Urban Engineers (Urban) joined Governor Tom Corbett, Lt. Governor Cawley and Turnpike leaders recently in Bensalem to officially kick-off the start of the $500 million Stage 1 of the project to connect the Pennsylvania Turnpike to Interstate 95 (I-95), finally completing the nation’s original Interstate Highway System and improving travel through the Mid-Atlantic.
Urban is the construction manager for this $59 million project which includes constructing a mainline toll facility that will become the new eastern terminus of the Turnpike’s Ticket based-based toll collection system, reconstructing and widening of a portion of Interstate 276 (I-276) in Bensalem, and building an All-Electronic Tolling (AET) location for customers entering Pennsylvania via the Delaware River Bridge. The Stage-1 project corridor is located between the Bensalem Interchange (Exit #351) and the Delaware River Bridge on the Turnpike, and from the Neshaminy Creek to the Turnpike along I-95.
“We’re here to commemorate the beginning of a critical infrastructure project that will undoubtedly improve the quality of life for residents and commuters in the surrounding area,” said Turnpike Chief Executive Officer Mark Compton. “Many also consider the Turnpike/I-95 link to be a central component for the continued economic growth and competitiveness of this region.”
Since 2010, Urban has overseen the replacement of two overhead bridges and a wetlands mitigation site related to Stage-1 construction.
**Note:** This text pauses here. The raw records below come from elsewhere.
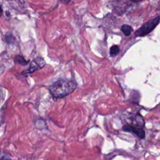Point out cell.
Instances as JSON below:
<instances>
[{
	"mask_svg": "<svg viewBox=\"0 0 160 160\" xmlns=\"http://www.w3.org/2000/svg\"><path fill=\"white\" fill-rule=\"evenodd\" d=\"M77 88V83L72 79H59L49 87L51 94L55 99L62 98L72 93Z\"/></svg>",
	"mask_w": 160,
	"mask_h": 160,
	"instance_id": "1",
	"label": "cell"
},
{
	"mask_svg": "<svg viewBox=\"0 0 160 160\" xmlns=\"http://www.w3.org/2000/svg\"><path fill=\"white\" fill-rule=\"evenodd\" d=\"M160 22V16L149 19L140 26L135 32L134 35L138 37H144L152 32Z\"/></svg>",
	"mask_w": 160,
	"mask_h": 160,
	"instance_id": "2",
	"label": "cell"
},
{
	"mask_svg": "<svg viewBox=\"0 0 160 160\" xmlns=\"http://www.w3.org/2000/svg\"><path fill=\"white\" fill-rule=\"evenodd\" d=\"M46 64V62L41 57H38L34 59L30 64L29 67L26 71L22 72V74L27 76L29 74H31L34 71L42 68Z\"/></svg>",
	"mask_w": 160,
	"mask_h": 160,
	"instance_id": "3",
	"label": "cell"
},
{
	"mask_svg": "<svg viewBox=\"0 0 160 160\" xmlns=\"http://www.w3.org/2000/svg\"><path fill=\"white\" fill-rule=\"evenodd\" d=\"M122 130L126 132H132L140 139H144L145 137V132L141 126L126 124L122 127Z\"/></svg>",
	"mask_w": 160,
	"mask_h": 160,
	"instance_id": "4",
	"label": "cell"
},
{
	"mask_svg": "<svg viewBox=\"0 0 160 160\" xmlns=\"http://www.w3.org/2000/svg\"><path fill=\"white\" fill-rule=\"evenodd\" d=\"M121 31L124 33V34L125 36H129L131 34V32H132L133 28H132V26H131L130 25L128 24H123L121 26Z\"/></svg>",
	"mask_w": 160,
	"mask_h": 160,
	"instance_id": "5",
	"label": "cell"
},
{
	"mask_svg": "<svg viewBox=\"0 0 160 160\" xmlns=\"http://www.w3.org/2000/svg\"><path fill=\"white\" fill-rule=\"evenodd\" d=\"M120 52V48L118 45H114L111 47L109 53L111 56H115Z\"/></svg>",
	"mask_w": 160,
	"mask_h": 160,
	"instance_id": "6",
	"label": "cell"
},
{
	"mask_svg": "<svg viewBox=\"0 0 160 160\" xmlns=\"http://www.w3.org/2000/svg\"><path fill=\"white\" fill-rule=\"evenodd\" d=\"M14 61L18 64H20L21 65H22V66L26 65L29 62L28 61H26L25 60V59L22 56H20V55L16 56V57L14 58Z\"/></svg>",
	"mask_w": 160,
	"mask_h": 160,
	"instance_id": "7",
	"label": "cell"
},
{
	"mask_svg": "<svg viewBox=\"0 0 160 160\" xmlns=\"http://www.w3.org/2000/svg\"><path fill=\"white\" fill-rule=\"evenodd\" d=\"M5 37H6L5 38H6V41L8 43H11L12 42H13L14 41V37L11 34H6L5 36Z\"/></svg>",
	"mask_w": 160,
	"mask_h": 160,
	"instance_id": "8",
	"label": "cell"
},
{
	"mask_svg": "<svg viewBox=\"0 0 160 160\" xmlns=\"http://www.w3.org/2000/svg\"><path fill=\"white\" fill-rule=\"evenodd\" d=\"M2 13H3V10H2V7L0 6V16H1L2 15Z\"/></svg>",
	"mask_w": 160,
	"mask_h": 160,
	"instance_id": "9",
	"label": "cell"
},
{
	"mask_svg": "<svg viewBox=\"0 0 160 160\" xmlns=\"http://www.w3.org/2000/svg\"><path fill=\"white\" fill-rule=\"evenodd\" d=\"M131 1L134 2H140V1H141L142 0H131Z\"/></svg>",
	"mask_w": 160,
	"mask_h": 160,
	"instance_id": "10",
	"label": "cell"
}]
</instances>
Several other projects are now in construction, including the implementation of an advance intelligent transportation system (ITS) with work-zone monitoring and traffic control, a stream-mitigation project in Bristol Township, and the replacement of bridges carrying Ford Road over I-95 and Richlieu Road over I-276.
When Stage-1 construction is completed sometime in 2018 (the anticipated timeframe based on the commission’s current capital plan), the new I-95 movements will be opened to traffic. Simultaneously, sections of the existing PA and NJ Turnpikes will be redesignated as I-95, thus making the East Coast’s primary interstate highway continuous from Florida to Maine. Two additional Stage-1 interstate widening and improvement contracts along the Turnpike (to begin in 2014) and I-95 (to begin in 2015) are needed to achieve this I-95 completion and redesignation.
“Years in the making, this link will enhance mobility for thousands of commuters throughout the corridor, improving safety and convenience not only for Turnpike users but anyone else using the region’s roadway network,” said Turnpike Commissioner Pat Deon. “The new link will shorten travel times, help relieve overcrowding on local roads and at adjacent Turnpike interchanges and provide better access to growing corporate centers nearby.”